During the day, the LHC performs tests and calibrations that allow a gradual increase in the number of collisions per second and continue the fantastic trend of doubling datasets. In the ATLAS control room, experts spend the day also testing, calibrating, improving, breaking, fixing, and tweaking small corners of our humming giant. At night, when the experts sleep and the tweaking pauses, the LHC and ATLAS run smoothly, collecting data, under the watch of dedicated and caffeinated night shifters.
Testing and tuning aren’t the only reasons for collisions to stop, however. Last week, a lightning bolt caused a power fluctuation which caused the beam to dump. A problem with a file server system, not developed by the LHC, also caused a delay.
These problems, however, are small and unimaginative compared to others in the past. The predecessor of the LHC, LEP, which was in the same tunnel, untangled some rather unexpected issues. The water in Lake Geneva compresses the ground in the region. When the water level changes due to seasonal variations, the nearby topology changes. The change is very slight, but the accelerator was so sensitive that even this tiny shift in the position of the magnets had to be accounted for.
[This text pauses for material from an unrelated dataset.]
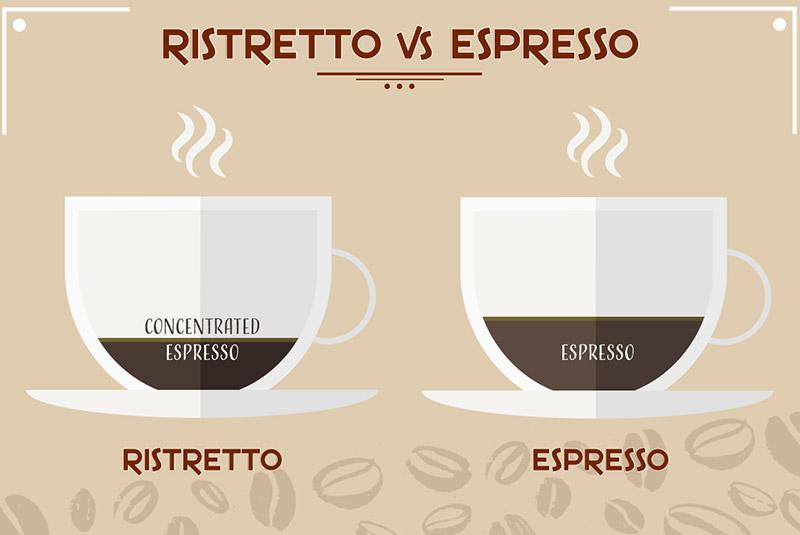 فرق ریسترتو و اسپرسو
The position of the moon and its gravitational field also had an effect on the energy of the LEP beams. Not all mysteries had natural origins, however. For months, LEP observed noise in their system that they couldn’t trace. Only when the French railway workers went on strike and the noise disappeared did they realize that the passing TGV was inducing unwanted current in a vacuum chamber. And finally, more locally, some difficulty in getting the beams to circulate more than 15 times was traced to a single quadrupole magnet. When the magnet was examined closely, two empty beer bottles were found actually inside the accelerator.
The LHC, at least so far, has had only one (at least, of which I am aware) bizarre externally-induced problem: the notorious day it was brought down for a short while by a bird with a baguette.
These sorts of problems might make the accelerator seem delicate. It is, after all, more than 26 km of some of the world’s most precise technology. Pushing the forefront of engineering and technology — the fastest humans have ever made something go, the smallest scales we have ever seen — requires building something crazily large and crazily sensitive. But its fragility is strengthened by adaptability, and by a team of experts working round the clock to solve problems bizarre and routine alike. As problems arise, solutions are found. It was not designed to be started one day with a big button and left running unobserved for years; unexpected problems are expected. As long as the LHC is kept safe from its own stored energy — and that is what many of the current tests are ensuring — baguettes and lightning bolts may cause a few minutes of excitement in the ATLAS control room and a period of hard work in the LHC one, but, after a pause, the collisions will continue.